Since drivers only covers (c), I'd prefer platforms.

Two more questions related to this topic:

Currently, shared headers (as described by (b) above) exist in both core/include/ and include/, and it's not very clear to me how to choose between them when we create a new shared header. Is there a better scheme?
Have you thought about using CMake to generate the Linux makefiles, with an eye to eventually do so for Windows and Mac as well using a shared CMake configuration? This could be a crazy idea, because last time I checked, CMake didn't have mature support for WDK projects.

I'll comment on the other proposed major changes later.

raphaelning commented 5 years ago

Combine documentation: Moving API.md to X/api.md, and add platform-specific build instructions in X/building.md or X/building-{darwin,windows,linux}.md to avoid polluting README.md. Folder "X" could be called docs, etc.

Agreed. docs is a good name.

Single ioctl definitions: Define ioctl's only once at hax_interface.h via HAX_IOCTL(name, code, size). Then implement the HAX_IOCTL macro on haxinterface{darwin,windows,linux}.h to make the actual platform-specific ioctl definitions. This will reduce code duplication.

Good idea! Agreed.

Normalized integer types: The codebase mixes intN_t and intN. It would convenient to pick one variant and consistently use it.

Agreed. I see that you have started doing this and have chosen [u]intN_t over [u]intN, which is the harder choice (because the latter types are more heavily used throughout the codebase), but also the right one, I'd say (because the former types are more familiar, as they resemble the standard types in <stdint.h>).

The question is what's the best strategy to implement such a ubiquitous change, so as to avoid rebase headaches. Here's what I think:

Don't mix it with other changes.
Create separate PR(s) for it, which can be merged before this one.
Split it into multiple commits/PRs, each one covering as few as one source file (e.g. vcpu.c) or folder, which can be reviewed and merged quickly.

Please let me know if this is reasonable or if you have better ideas.

raphaelning commented 5 years ago

Also on the topic of testing: After completing this PR, it might be a good moment to setup something like Travis CI? This should also reduce maintenance effort.

> [Problems to work on]
**a)** In the code-reorganization thread, what name does the reply approve for the folder that will hold the combined documentation?
**b)** Resume the code-reorganization thread from its final sentence, about setting up Travis CI.
The records below the thread are from a separate source.

> [Provided information]
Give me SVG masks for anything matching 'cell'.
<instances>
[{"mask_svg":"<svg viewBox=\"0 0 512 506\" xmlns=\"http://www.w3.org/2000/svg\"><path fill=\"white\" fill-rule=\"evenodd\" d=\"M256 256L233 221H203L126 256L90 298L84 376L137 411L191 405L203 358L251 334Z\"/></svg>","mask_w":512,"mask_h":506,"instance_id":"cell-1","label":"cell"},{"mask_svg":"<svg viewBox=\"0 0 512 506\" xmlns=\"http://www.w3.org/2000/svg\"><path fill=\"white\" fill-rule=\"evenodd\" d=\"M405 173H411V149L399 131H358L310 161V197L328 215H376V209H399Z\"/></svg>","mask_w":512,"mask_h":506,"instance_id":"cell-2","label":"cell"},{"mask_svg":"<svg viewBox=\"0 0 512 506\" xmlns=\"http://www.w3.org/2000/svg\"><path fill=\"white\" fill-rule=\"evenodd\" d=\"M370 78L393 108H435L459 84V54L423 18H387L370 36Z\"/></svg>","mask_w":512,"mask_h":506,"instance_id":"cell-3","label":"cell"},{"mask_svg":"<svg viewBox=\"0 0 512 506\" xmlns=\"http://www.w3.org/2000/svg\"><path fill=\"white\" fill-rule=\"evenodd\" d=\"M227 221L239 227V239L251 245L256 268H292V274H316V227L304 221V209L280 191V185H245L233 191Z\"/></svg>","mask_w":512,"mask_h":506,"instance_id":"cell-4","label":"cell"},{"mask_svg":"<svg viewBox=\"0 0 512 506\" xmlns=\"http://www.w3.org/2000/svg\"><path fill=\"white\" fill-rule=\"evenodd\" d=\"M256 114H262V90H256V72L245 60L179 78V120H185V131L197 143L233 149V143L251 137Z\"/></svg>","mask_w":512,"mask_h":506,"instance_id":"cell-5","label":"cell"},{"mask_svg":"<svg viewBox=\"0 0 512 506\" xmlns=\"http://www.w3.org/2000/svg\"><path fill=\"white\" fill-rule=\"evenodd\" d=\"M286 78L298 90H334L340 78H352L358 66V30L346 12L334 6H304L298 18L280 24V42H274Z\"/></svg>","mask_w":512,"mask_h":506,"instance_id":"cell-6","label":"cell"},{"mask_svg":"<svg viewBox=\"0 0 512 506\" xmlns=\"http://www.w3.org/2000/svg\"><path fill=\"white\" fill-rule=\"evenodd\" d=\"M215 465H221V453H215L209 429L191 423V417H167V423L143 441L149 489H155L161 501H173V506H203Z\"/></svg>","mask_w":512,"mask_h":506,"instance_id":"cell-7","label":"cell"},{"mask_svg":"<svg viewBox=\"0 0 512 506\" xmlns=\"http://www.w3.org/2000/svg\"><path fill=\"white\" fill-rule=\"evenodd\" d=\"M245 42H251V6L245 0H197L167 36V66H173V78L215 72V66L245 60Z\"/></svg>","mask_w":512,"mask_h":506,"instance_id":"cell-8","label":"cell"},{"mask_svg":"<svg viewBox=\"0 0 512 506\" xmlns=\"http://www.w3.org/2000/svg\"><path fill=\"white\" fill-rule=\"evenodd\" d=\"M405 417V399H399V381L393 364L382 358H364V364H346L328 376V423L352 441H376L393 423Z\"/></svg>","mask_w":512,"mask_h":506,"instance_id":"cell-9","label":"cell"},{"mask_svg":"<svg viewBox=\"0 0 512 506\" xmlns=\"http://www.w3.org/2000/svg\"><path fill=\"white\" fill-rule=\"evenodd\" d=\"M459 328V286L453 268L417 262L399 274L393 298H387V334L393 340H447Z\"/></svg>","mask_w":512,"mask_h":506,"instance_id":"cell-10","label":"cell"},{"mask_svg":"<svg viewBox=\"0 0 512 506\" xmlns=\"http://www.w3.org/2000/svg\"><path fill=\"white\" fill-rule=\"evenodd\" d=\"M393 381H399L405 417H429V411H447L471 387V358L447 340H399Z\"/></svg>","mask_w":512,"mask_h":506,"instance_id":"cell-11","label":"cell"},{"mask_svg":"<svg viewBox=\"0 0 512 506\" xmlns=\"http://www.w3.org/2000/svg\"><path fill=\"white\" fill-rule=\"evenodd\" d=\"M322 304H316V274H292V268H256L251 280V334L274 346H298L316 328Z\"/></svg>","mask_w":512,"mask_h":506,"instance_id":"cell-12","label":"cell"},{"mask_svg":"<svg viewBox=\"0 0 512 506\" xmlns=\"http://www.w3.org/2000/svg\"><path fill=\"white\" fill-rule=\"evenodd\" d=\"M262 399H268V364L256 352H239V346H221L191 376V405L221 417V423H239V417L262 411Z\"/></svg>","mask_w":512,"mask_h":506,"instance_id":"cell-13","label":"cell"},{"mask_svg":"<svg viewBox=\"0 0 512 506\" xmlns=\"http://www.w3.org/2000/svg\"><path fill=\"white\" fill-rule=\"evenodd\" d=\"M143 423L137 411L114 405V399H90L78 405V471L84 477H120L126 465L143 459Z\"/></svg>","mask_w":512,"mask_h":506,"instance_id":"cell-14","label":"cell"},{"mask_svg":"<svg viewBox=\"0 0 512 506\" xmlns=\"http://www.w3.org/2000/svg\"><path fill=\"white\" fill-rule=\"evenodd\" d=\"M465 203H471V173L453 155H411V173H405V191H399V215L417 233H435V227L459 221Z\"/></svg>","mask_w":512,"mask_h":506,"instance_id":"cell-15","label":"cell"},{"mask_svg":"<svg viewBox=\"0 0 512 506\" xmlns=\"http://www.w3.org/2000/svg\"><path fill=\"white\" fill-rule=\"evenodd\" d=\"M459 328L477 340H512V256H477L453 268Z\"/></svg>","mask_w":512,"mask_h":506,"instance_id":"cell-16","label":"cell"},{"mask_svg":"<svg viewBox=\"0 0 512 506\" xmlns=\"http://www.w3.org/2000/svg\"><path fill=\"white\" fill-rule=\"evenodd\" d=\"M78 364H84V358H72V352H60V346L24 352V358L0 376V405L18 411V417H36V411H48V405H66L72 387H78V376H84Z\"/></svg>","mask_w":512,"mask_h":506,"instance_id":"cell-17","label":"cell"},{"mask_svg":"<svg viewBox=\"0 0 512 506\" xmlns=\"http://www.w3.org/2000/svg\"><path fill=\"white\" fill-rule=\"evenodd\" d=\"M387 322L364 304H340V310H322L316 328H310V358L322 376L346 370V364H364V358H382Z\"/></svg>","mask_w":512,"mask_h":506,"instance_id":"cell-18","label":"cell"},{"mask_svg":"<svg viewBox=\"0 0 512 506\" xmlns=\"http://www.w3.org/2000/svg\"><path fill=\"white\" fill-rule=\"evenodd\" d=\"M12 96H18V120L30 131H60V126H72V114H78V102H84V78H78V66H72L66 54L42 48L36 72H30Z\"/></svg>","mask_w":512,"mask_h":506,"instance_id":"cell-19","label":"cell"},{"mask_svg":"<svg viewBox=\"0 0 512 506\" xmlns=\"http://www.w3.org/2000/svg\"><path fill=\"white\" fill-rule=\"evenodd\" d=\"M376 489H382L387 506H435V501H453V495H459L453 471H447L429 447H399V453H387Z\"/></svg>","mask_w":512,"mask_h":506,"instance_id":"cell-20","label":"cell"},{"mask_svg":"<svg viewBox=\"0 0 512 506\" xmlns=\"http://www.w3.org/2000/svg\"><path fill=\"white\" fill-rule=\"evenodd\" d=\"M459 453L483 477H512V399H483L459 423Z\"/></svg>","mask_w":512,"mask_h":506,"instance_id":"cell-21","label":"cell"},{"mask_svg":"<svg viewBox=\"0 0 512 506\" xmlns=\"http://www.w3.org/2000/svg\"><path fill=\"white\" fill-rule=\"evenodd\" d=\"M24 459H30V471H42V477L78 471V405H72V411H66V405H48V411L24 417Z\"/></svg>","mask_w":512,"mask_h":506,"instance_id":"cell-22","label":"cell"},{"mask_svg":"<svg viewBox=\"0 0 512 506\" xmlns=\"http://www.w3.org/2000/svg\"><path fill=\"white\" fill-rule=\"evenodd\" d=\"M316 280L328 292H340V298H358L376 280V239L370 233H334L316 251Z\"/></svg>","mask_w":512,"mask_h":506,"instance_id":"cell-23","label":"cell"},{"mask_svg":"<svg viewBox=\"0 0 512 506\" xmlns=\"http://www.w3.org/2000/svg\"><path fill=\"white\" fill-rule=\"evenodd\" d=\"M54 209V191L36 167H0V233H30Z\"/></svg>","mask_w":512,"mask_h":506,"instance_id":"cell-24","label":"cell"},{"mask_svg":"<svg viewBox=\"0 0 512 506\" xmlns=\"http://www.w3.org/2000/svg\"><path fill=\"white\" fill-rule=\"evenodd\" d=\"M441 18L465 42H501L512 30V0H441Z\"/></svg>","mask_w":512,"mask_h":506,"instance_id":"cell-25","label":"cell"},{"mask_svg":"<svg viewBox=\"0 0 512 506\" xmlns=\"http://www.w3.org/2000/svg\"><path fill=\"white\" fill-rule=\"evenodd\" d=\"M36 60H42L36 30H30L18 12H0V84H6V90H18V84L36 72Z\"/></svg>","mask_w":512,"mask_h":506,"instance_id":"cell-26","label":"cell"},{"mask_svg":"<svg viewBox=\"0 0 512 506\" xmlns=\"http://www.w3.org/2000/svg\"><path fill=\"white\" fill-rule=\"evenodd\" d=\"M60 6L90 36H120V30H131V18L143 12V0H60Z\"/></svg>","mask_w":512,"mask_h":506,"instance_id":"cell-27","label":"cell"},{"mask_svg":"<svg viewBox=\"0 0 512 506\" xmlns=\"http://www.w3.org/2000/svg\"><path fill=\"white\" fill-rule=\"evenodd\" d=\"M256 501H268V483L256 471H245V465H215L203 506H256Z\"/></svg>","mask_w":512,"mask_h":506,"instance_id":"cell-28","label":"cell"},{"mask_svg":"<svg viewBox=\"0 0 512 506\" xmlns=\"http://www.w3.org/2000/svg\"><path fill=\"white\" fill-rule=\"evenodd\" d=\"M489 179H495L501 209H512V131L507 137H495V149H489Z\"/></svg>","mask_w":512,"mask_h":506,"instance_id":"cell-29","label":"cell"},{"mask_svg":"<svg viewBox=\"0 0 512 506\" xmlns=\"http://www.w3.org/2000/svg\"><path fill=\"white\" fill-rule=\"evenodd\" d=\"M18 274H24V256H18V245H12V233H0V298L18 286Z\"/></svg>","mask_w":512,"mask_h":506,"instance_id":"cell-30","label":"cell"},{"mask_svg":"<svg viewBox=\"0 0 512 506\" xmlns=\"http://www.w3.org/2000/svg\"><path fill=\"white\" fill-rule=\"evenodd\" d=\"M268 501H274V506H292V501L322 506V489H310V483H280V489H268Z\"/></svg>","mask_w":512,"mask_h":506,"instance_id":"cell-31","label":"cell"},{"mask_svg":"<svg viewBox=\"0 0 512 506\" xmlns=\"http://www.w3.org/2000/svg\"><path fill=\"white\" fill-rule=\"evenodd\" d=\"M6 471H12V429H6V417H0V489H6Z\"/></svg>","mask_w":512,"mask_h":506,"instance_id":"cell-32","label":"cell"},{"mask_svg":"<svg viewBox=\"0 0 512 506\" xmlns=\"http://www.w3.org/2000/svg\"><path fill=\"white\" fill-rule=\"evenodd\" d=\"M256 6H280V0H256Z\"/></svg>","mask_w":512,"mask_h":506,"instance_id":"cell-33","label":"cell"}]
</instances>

--

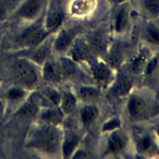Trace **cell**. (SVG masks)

---

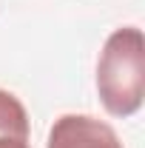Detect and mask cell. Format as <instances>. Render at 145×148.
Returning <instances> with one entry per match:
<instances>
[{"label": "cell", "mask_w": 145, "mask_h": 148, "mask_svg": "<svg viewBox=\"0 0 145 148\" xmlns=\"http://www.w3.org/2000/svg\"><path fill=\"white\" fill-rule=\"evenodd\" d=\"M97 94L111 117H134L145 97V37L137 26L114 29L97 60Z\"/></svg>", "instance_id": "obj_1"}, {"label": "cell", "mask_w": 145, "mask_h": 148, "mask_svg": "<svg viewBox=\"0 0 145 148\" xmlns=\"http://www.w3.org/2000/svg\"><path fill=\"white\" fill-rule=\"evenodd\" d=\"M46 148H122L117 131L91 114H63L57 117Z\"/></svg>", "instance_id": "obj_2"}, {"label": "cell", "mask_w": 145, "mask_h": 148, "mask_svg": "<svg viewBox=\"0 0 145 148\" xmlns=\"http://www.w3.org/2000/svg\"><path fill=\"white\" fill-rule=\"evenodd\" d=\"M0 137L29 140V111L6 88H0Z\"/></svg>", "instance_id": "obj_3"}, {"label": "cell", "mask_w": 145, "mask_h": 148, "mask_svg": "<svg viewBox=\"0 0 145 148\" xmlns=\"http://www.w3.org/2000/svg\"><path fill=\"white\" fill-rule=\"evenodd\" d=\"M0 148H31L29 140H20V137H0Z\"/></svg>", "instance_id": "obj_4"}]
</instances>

> [Expected answers]
**a)** docs

**b)**
Good idea! I just started reading the Travis CI documentation, and it seems to work best with Linux Makefile projects. Since there's a risk of a common (core) patch causing a regression on Linux hosts, maybe we can set up Travis CI for Linux first, which will at least tell us right away if a patch breaks the build on Linux. I'm not sure if it can help us run QEMU-based tests, though. Neither do I know if it's possible to use it for Windows and Mac builds.

AlexAltea commented 5 years ago

Have you thought about using CMake to generate the Linux makefiles, with an eye to eventually do so for Windows and Mac as well using a shared CMake configuration?

I didn't considered it yet, but that is much more convenient. For now, we could have each platform-specific build script (Makefile, Xcode-files, VS-files) in their corresponding platforms/* folder, and merge everything under a single root-level CMakeLists for a future PR.

The question is what's the best strategy to implement such a ubiquitous change, so as to avoid rebase headaches. Here's what I think:

Agreed, I'll submit all refactoring-related changes as a separate PR.

I'm not sure if it can help us run QEMU-based tests, though.

We can execute arbitrary scripts on Travis (build scripts run in sudo-enabled virtual machines), so it should be possible as long as their hardware supports it and they virtualize EPT to allow nested virtualization.

Neither do I know if it's possible to use it for Windows and Mac builds.

Travis can handle Linux, macOS and Windows: https://docs.travis-ci.com/user/reference/overview/#virtualization-environments

AlexAltea commented 5 years ago

Currently, shared headers (as described by (b) above) exist in both core/include/ and include/, and it's not very clear to me how to choose between them when we create a new shared header. Is there a better scheme?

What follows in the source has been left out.